In 2006, Stagecoach in Hull was included as part of the reorganisation of Stagecoach operations in the East Midlands and Lincolnshire into an enlarged Stagecoach East Midlands subsidiary. In the same year, Stagecoach in Hull introduced the Frequento network, with routes serving Orchard Park, Bransholme and later Sutton-on-Hull being operated to more frequent timetables using new low-floor buses.

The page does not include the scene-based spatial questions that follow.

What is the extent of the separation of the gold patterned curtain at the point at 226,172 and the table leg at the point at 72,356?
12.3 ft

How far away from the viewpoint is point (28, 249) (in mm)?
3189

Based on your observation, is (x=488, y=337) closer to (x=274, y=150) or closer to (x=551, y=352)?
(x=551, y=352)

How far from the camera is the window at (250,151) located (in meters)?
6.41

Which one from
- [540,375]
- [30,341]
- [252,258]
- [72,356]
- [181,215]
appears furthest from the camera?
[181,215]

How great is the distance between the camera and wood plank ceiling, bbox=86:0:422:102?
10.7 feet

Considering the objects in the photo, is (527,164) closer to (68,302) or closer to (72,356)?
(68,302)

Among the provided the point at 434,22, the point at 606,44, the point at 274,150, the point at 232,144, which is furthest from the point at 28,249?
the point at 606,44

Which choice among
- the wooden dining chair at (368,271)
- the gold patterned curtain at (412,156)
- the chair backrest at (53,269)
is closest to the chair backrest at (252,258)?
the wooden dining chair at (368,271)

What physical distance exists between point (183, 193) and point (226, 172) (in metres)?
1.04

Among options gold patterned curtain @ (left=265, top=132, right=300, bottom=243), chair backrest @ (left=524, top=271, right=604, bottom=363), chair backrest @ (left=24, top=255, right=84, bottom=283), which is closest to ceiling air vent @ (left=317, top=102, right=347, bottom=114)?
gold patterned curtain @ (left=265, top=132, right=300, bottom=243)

The service was initially launched with nine new Dennis Trident Alexander ALX400s. These were later supplemented with 14 Alexander Dennis Enviro300s in 2010 and nine Alexander Dennis Enviro400s in 2011, the latter of which were named after notable Hull people such as William Wilberforce, Philip Larkin and Mick Ronson.

250 workers at Stagecoach in Hull affiliated with Unite the Union entered a period of strike action from 7 October to 7 November 2022 in a pay dispute, disrupting bus services provided for the annual Hull Fair. The strike was scheduled to last until 29 December, however negotiations between Stagecoach management and Unite representatives involving Acas resulted in the strike suspended on 7 November and formally ended on 11 November, with workers receiving a backdated 20% pay rise of up to £13 an hour.

==Services==
===Simplibus network===
Stagecoach in Hull was the second operator in Stagecoach East Midlands to launch a 'Simplibus' network, following the launch of Stagecoach Grimsby-Cleethorpes' network in 2014. The new Hull network saw existing routes renumbered from west to east into a numerical sequence of 1–16, as well as providing new services connecting Orchard Park Estate, Kingswood and East Hull. The new services launched on 6 September 2015 and replaced the previous Frequento network.

The new Simplibus services later resulted in a combined £8.4 million investment in a fleet of new buses over three years, with Stagecoach in Hull receiving 46 new Alexander Dennis Enviro400 MMC double-decker buses and Alexander Dennis Enviro200 MMC single-decker buses between 2016 and 2019, all delivered new with Simplibus branding.

===Council tenders===
Stagecoach in Hull first took on the Priory Park Park and Ride services as a commercial operation from CT Plus in September 2014, following a retendering process by Hull City Council. The company invested in five single deckers, three of which were given blue route-branding for the service, with the aim of improving bus services for the 2017 City of Culture events. Stagecoach announced it was to withdraw from operating peak time services on the park and ride in June 2023 due to low passenger numbers and high operating costs, however a deal was agreed in September 2023 for Stagecoach to continue running the service until March 2025, with the park and ride's operations being reduced to operating between 6:00 a.m. to 9:30 a.m. and 2:30 p.m to 7:00 p.m. on weekdays only and bus frequency moving from every 20 minutes to 30 minutes.

Retendering by the East Riding of Yorkshire Council in 2019 saw Stagecoach in Hull gain the contract to operate a seasonal park and ride service in Bridlington from East Yorkshire, also launching a bus service operating from Hull to Bridlington three times a day. Stagecoach later gained Hull City Council bus service contracts from East Yorkshire in 2021, being awarded funding to run both an East Hull supermarket shuttle and services connecting two West Hull estates.

==Fleet==
As of October 2022, Stagecoach in Hull operated a fleet of 113 buses, mainly manufactured by Alexander Dennis. Two rounds of funding awarded jointly to Hull City Council and East Riding of Yorkshire Council through the central government's Zero Emission Bus Regional Areas 2 (ZEBRA2) fund saw Stagecoach in Hull take delivery of 32 Alexander Dennis Enviro400EVs and 10 Yutong E10 battery electric buses in summer 2026, with Stagecoach's Foster Street depot seeing the installation of 56 charging points to support the new fleet.